The numbers come from the EU’s One Stop Shop systems, which let businesses register once and sort out VAT for all their European sales instead of dealing with 27 different tax authorities.
Where the Money Came From
European companies using the Union OSS system contributed €24 billion – the biggest chunk by far. Non-EU businesses through the separate system added €2.8 billion, while imports of cheap goods brought in another €6.3 billion.
Since these systems started in 2021, they’ve pulled in nearly €88 billion total.
Businesses Are Actually Using It
Over 170,000 companies have signed up so far, with 20,000 new registrations just in the Union system last year. That’s a clear sign businesses prefer dealing with one tax office instead of dozens.

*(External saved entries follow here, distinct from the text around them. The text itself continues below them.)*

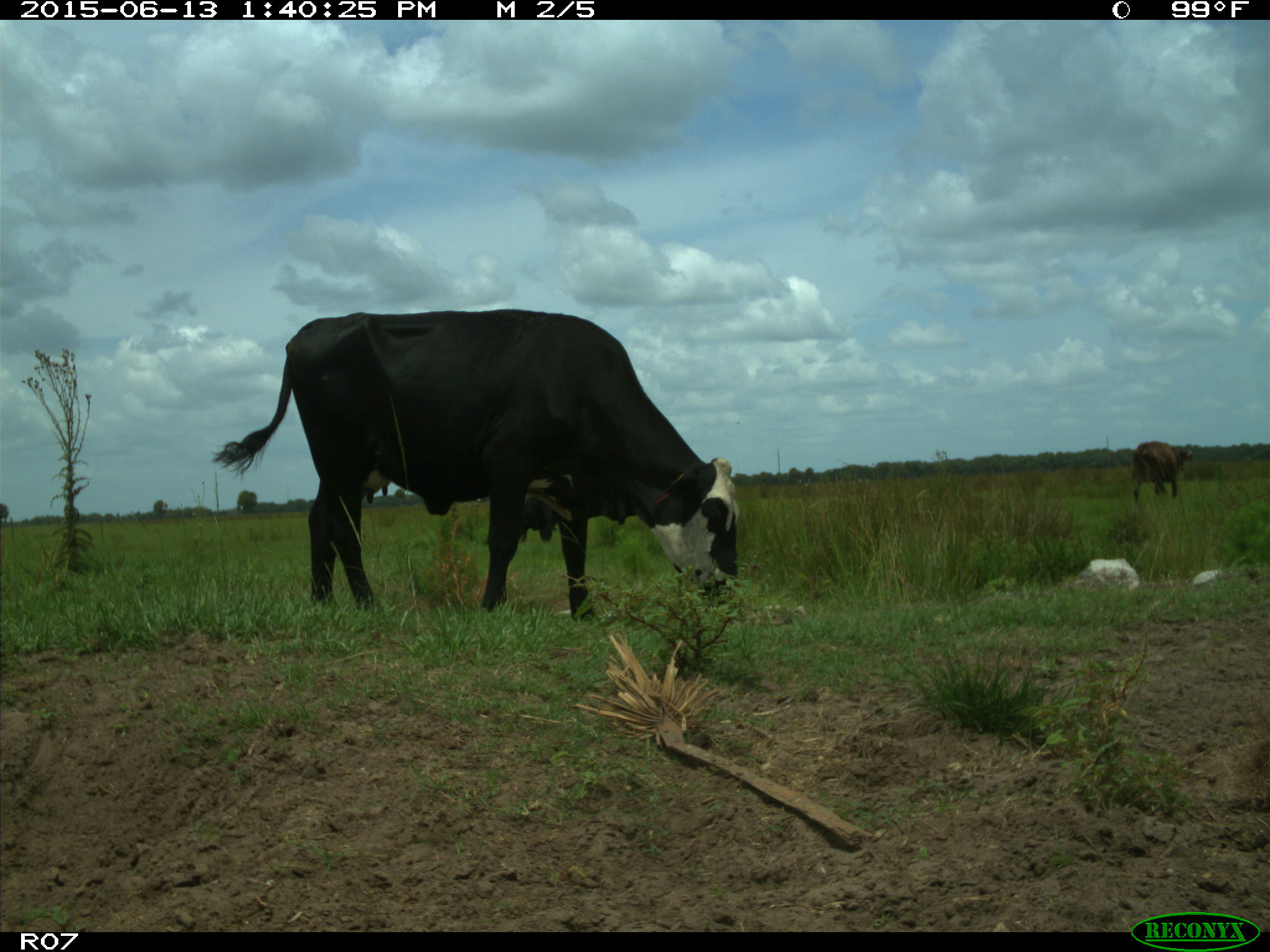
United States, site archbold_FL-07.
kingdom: Animalia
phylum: Chordata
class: Mammalia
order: Artiodactyla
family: Bovidae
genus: Bos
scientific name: Bos taurus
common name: domestic cow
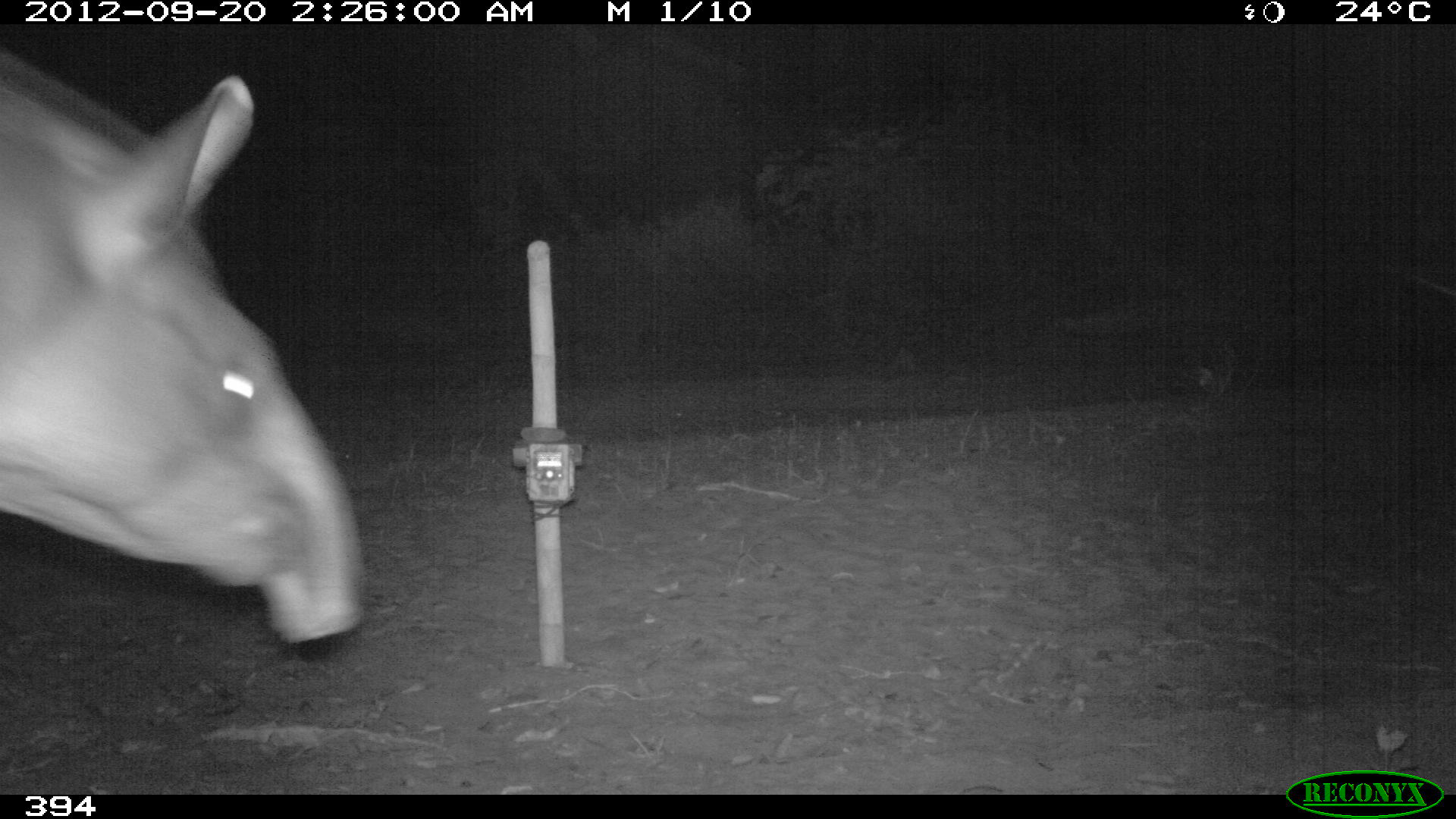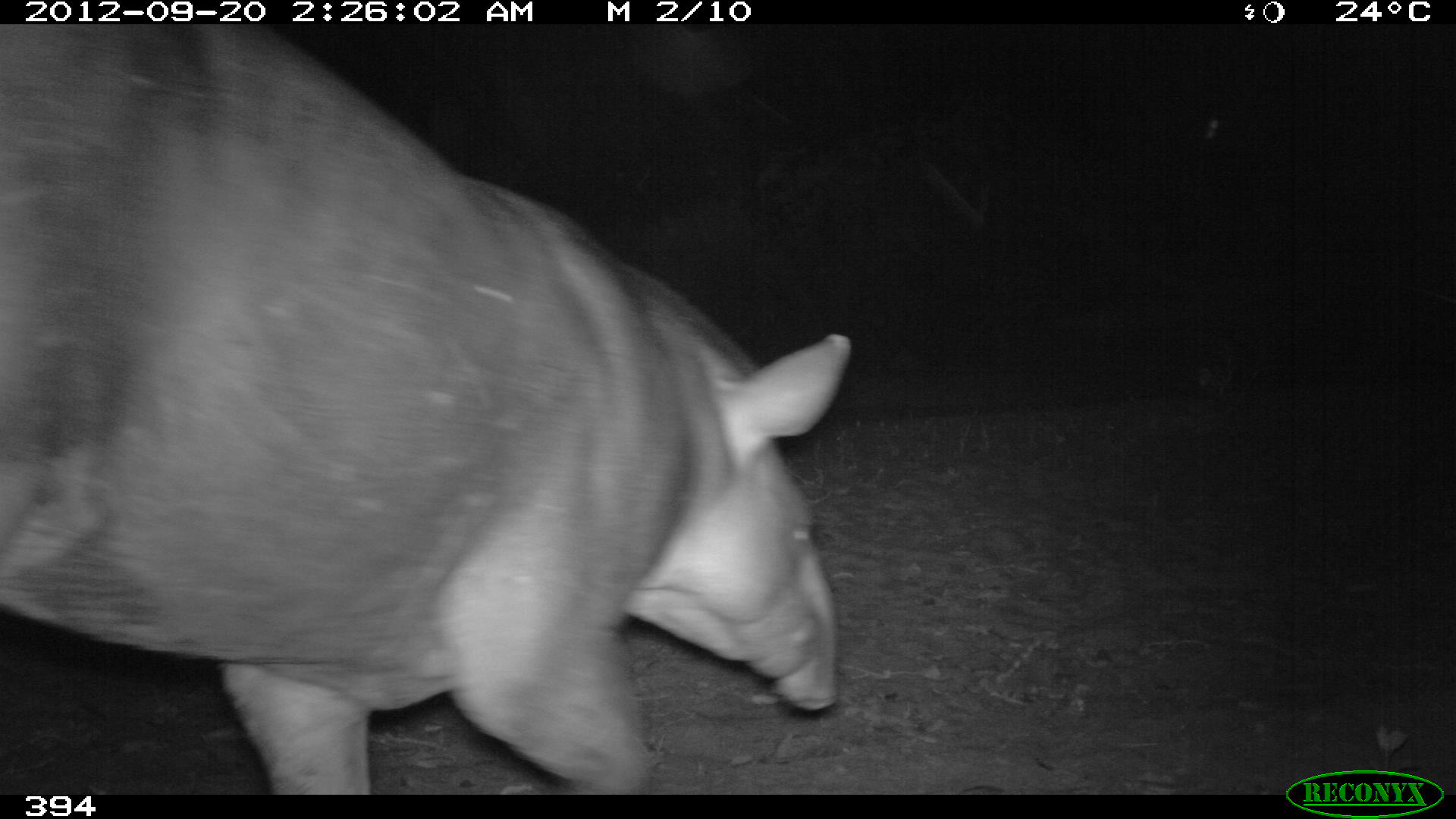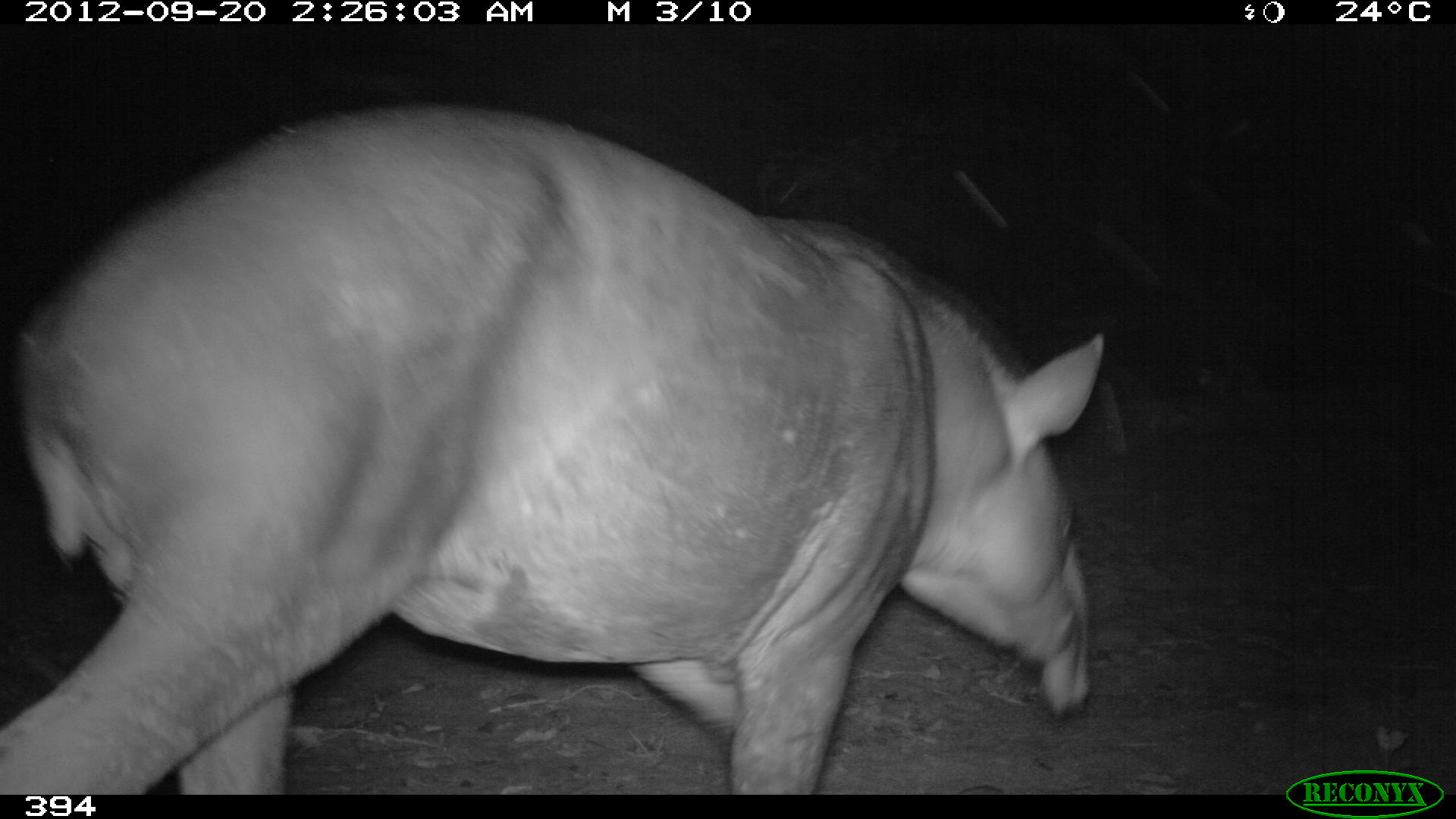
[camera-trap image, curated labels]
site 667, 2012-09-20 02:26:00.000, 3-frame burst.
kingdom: Animalia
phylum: Chordata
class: Mammalia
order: Perissodactyla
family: Tapiridae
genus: Tapirus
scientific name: Tapirus terrestris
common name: south american tapir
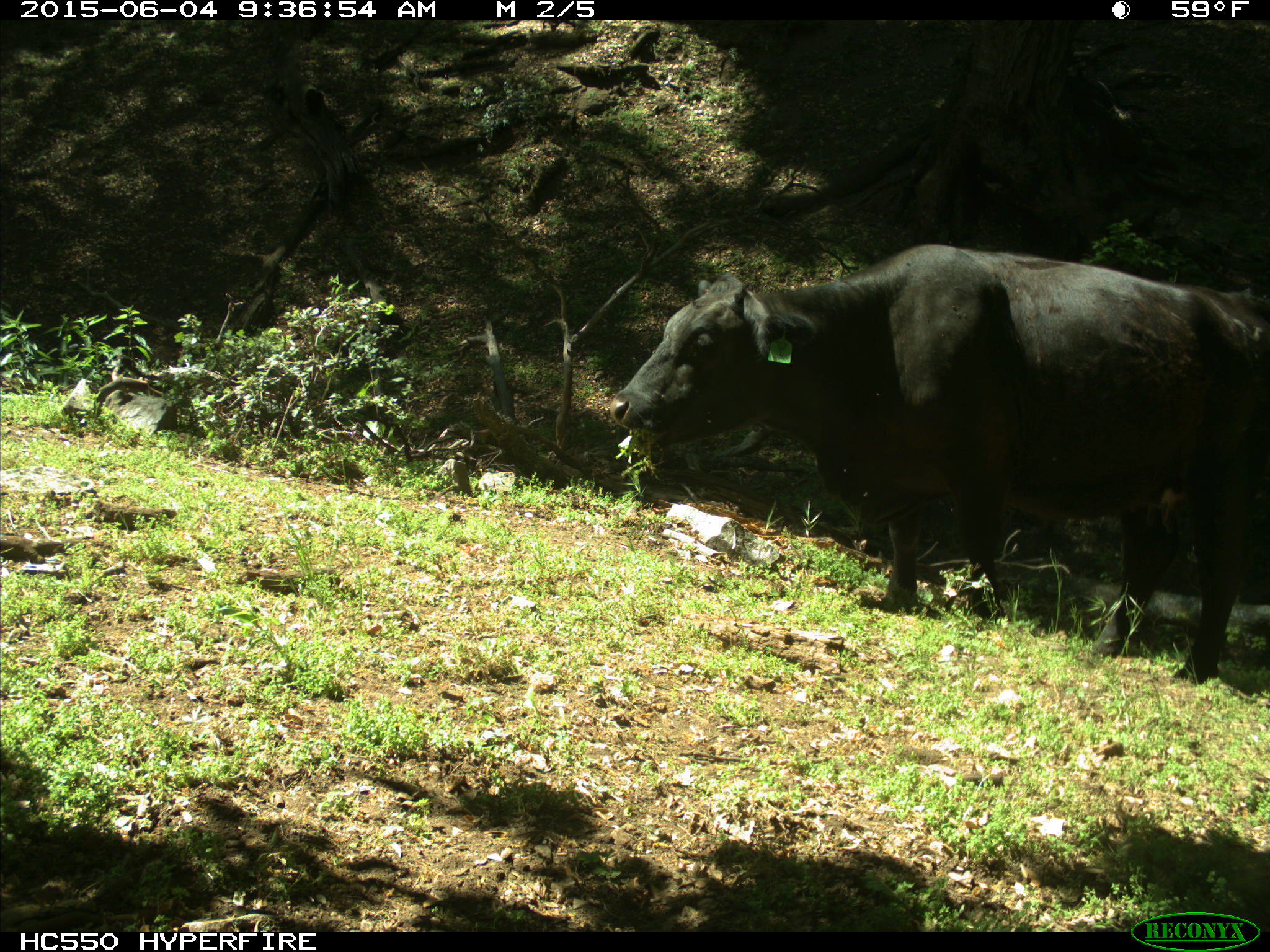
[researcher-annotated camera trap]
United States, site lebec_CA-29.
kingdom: Animalia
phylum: Chordata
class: Mammalia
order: Artiodactyla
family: Bovidae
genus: Bos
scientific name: Bos taurus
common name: domestic cow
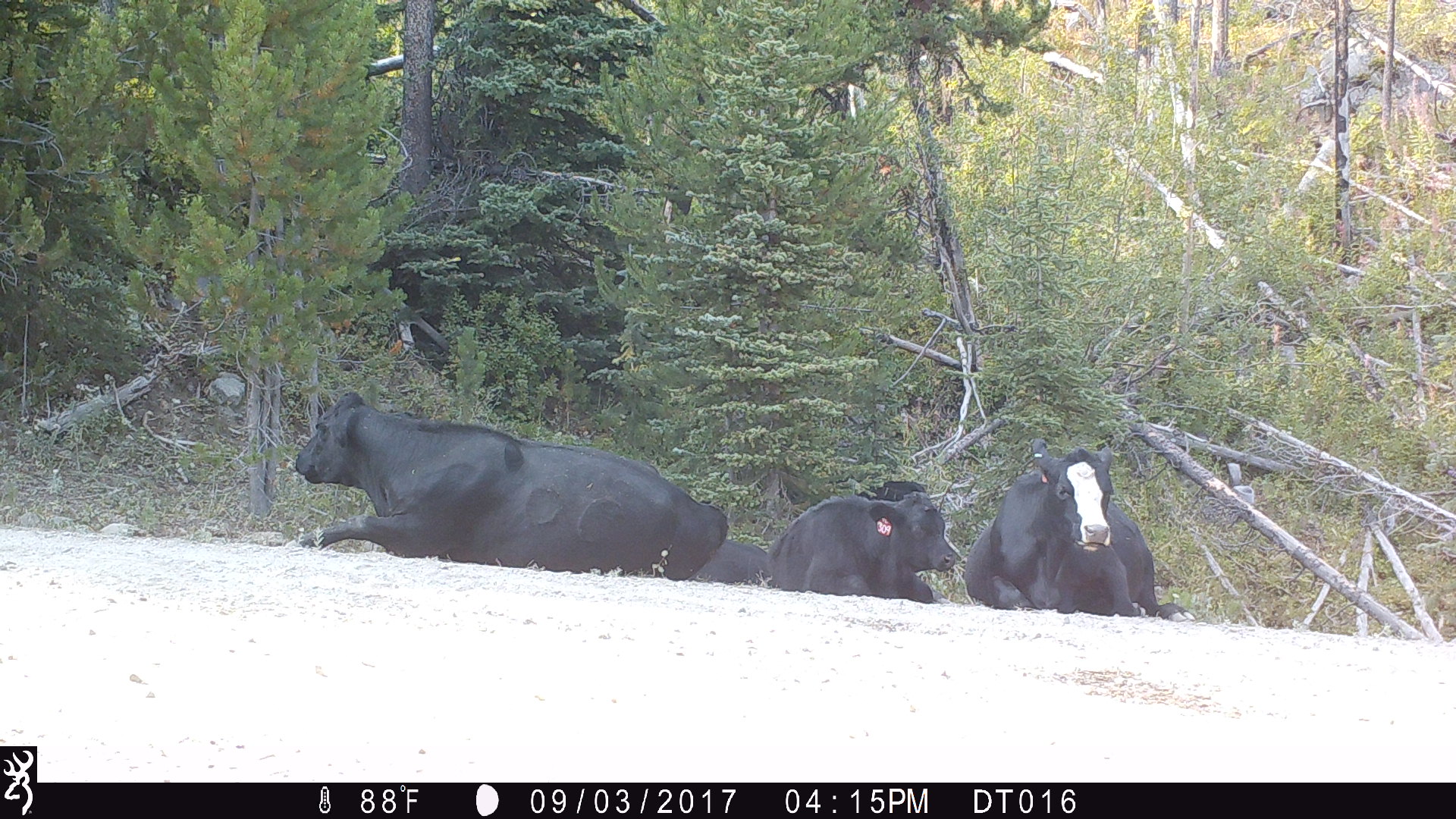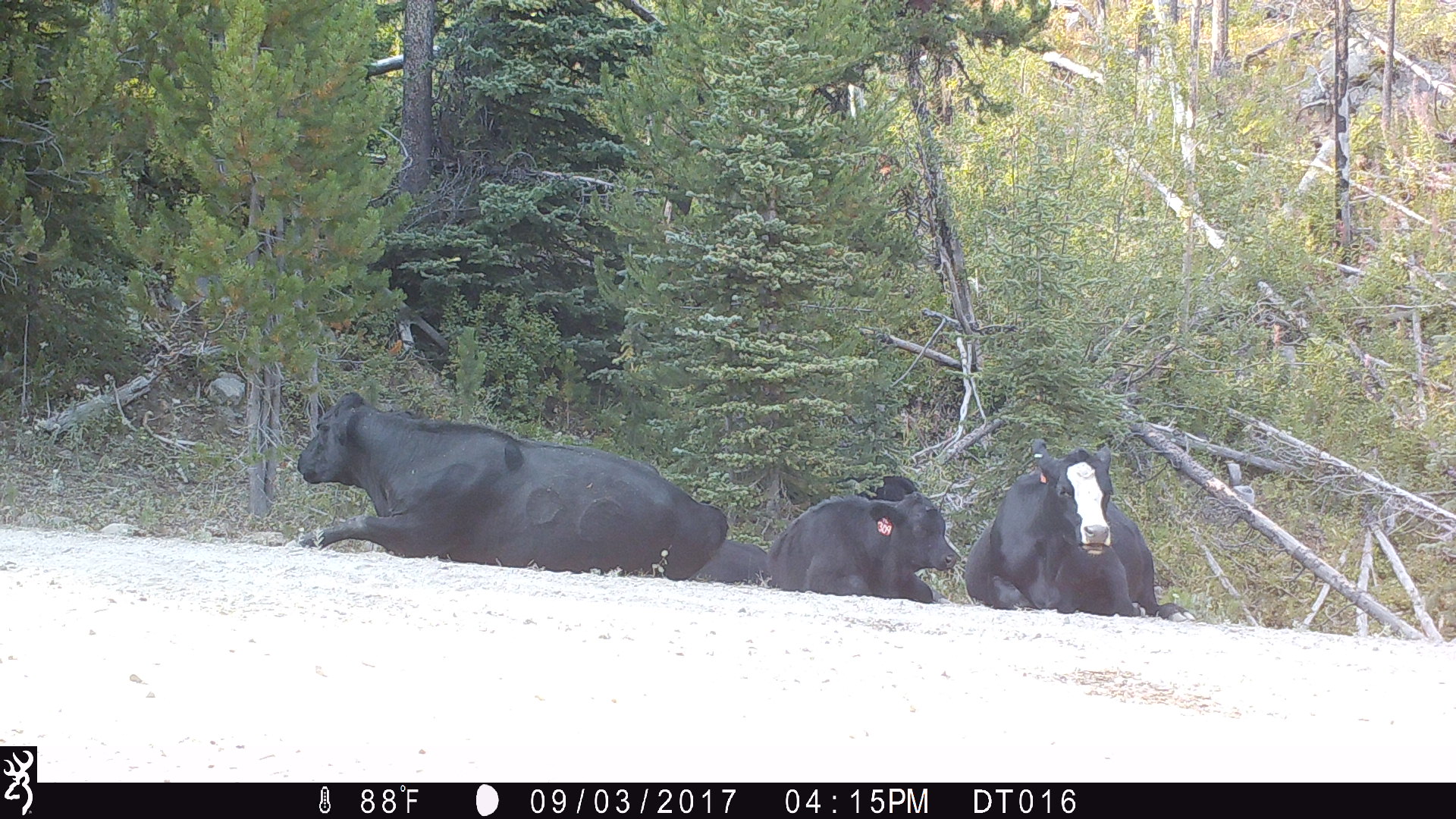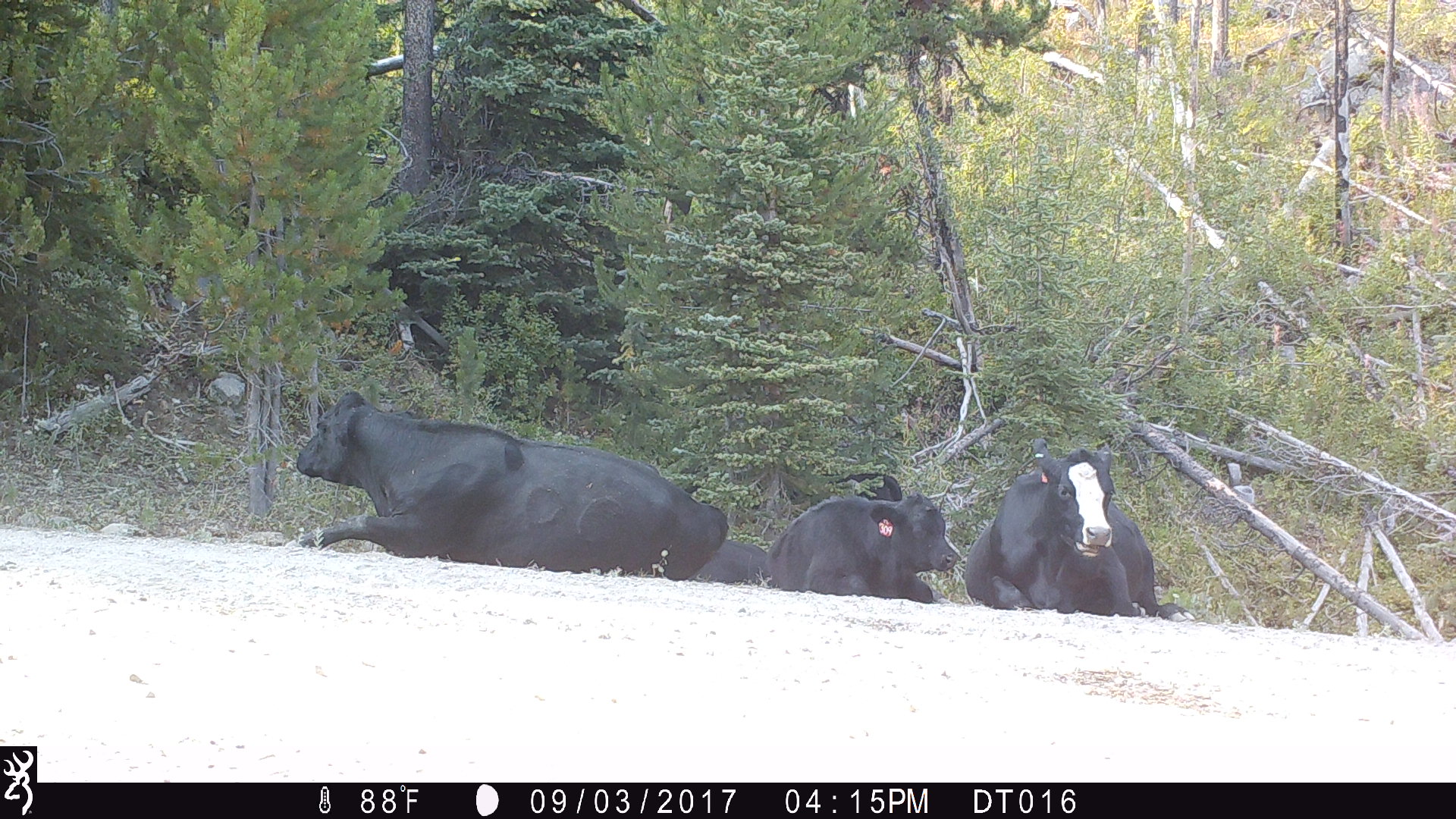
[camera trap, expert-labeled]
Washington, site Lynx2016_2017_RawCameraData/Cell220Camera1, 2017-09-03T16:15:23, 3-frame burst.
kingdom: Animalia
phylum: Chordata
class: Mammalia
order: Artiodactyla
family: Bovidae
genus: Bos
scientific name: Bos taurus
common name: domestic cattle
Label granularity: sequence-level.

The growth makes sense when you think about it. Before 2021, selling a €50 item to customers in Germany, France, and Italy meant three separate VAT registrations. Now it’s just one form.
What’s Next
Brussels isn’t stopping here. They’re working on even bigger changes through something called VAT in the Digital Age, plus a major customs overhaul. The goal is to make cross-border selling as simple as domestic sales.
For online sellers, especially those outside Europe, this trend toward simplification is huge. Getting into the European market used to mean hiring tax specialists and drowning in paperwork. Now it’s starting to look manageable.
The €33 billion figure also proves a point – making compliance easier doesn’t mean less tax gets collected. Sometimes the opposite happens.